The Vancouver Collective House Network counts almost 50 shared homes in and around the city. They vary in size and the number of residents.
A collective house is quite different from cohousing and cooperative housing models. It’s a home where residents share living space, food, and house chores.
“The city needs to support collective housing as a strategy to provide affordable housing,” Muranetz said.
She believes that this approach could unlock housing stock in vacant investment properties in neighbourhoods across the city.
Muranetz also thinks that it could work to house seniors, single moms, and others who share common situations.
At a recent forum on housing, Muranetz brought the topic up with councillor Geoff Meggs of the ruling Vision Vancouver party.
Meggs told the Straight in a phone interview that he has asked city staff to see what can be done.
The second-term councillor noted that the city’s role may be similar to what it’s doing with respect to cultural spaces, which is to “facilitate or demonstrate to both landlords and potential groups of renters how to prepare themselves for a good relationship, rather than get involved”.
“The model she proposes is exactly how I lived all the way through university, sharing homes with people on a joint-tenancy basis,” Meggs recalled.
What’s new this time is that the current generation has the Internet and web-based tools to connect with potential housemates, according to the Vision councillor.
Meggs said that property owners are often wary about renting to groups of mostly untethered people. “Landlords would want to know that there was someone responsible for the property though a lease,” he said. “That’s just common sense.”
Meggs also indicated that he’s interested to know how many big houses in the city are left unoccupied for sale by investor-owners.
According to Muranetz, at least 40 percent of estates in the Shaughnessy neighbourhood alone are vacant.

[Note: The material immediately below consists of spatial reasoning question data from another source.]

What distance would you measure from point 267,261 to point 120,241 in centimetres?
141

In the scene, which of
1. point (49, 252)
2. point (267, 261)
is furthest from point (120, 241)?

She plans to apply for a grant under Vancouver’s Greenest City 2020 initiative to develop a tool kit to support collective-housing efforts.
Although she has lost the Light House, she and her documentary-filmmaker partner have moved into another collective house, a 7,000-square-foot mansion on Southwest Marine Drive. Their rent is $900 a month for one bedroom.
“It’s a Spanish mansion on the river,” Muranetz said. “And it’s even more beautiful than the one we were just in.”